TO DO: Count the lines in the data below that contain the word "green". Reply with that number alone.

LISTING:
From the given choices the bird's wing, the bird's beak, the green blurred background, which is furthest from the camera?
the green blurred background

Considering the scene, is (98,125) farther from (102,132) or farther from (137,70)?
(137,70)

...

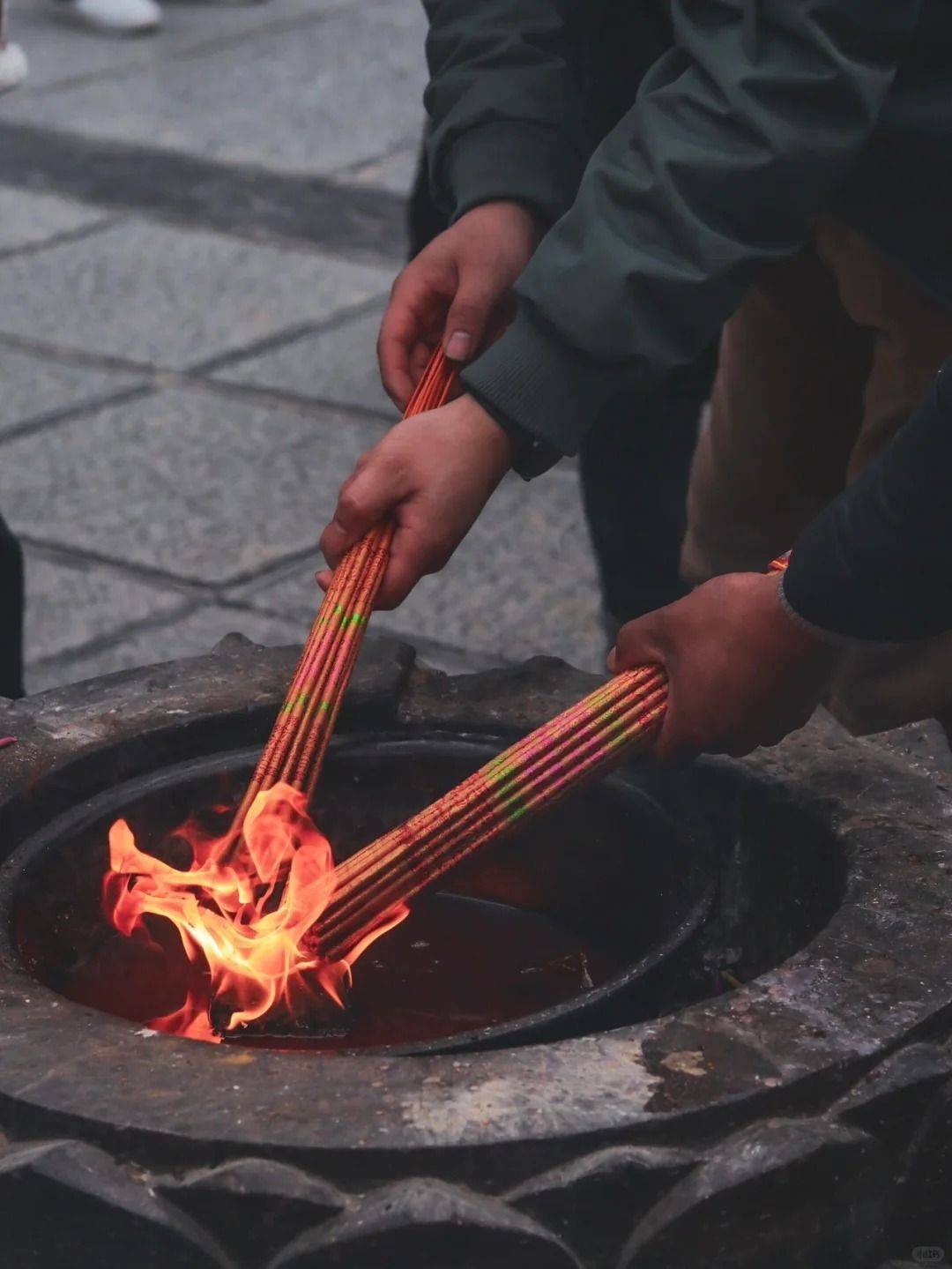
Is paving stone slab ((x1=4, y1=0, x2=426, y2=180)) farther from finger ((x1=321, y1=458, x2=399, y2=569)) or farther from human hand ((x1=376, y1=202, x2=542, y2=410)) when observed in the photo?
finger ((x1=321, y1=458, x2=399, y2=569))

--

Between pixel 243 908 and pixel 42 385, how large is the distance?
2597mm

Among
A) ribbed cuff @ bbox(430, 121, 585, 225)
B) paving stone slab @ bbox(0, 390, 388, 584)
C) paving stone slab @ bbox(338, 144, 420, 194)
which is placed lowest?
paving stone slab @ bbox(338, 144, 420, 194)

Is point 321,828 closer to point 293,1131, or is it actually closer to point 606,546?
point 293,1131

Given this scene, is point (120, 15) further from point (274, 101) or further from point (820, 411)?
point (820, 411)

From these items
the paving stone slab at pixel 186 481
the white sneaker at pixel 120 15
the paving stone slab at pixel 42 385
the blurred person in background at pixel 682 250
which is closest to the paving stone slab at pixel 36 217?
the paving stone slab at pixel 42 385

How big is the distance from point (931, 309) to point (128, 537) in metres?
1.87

THE COMPLETED TASK: 2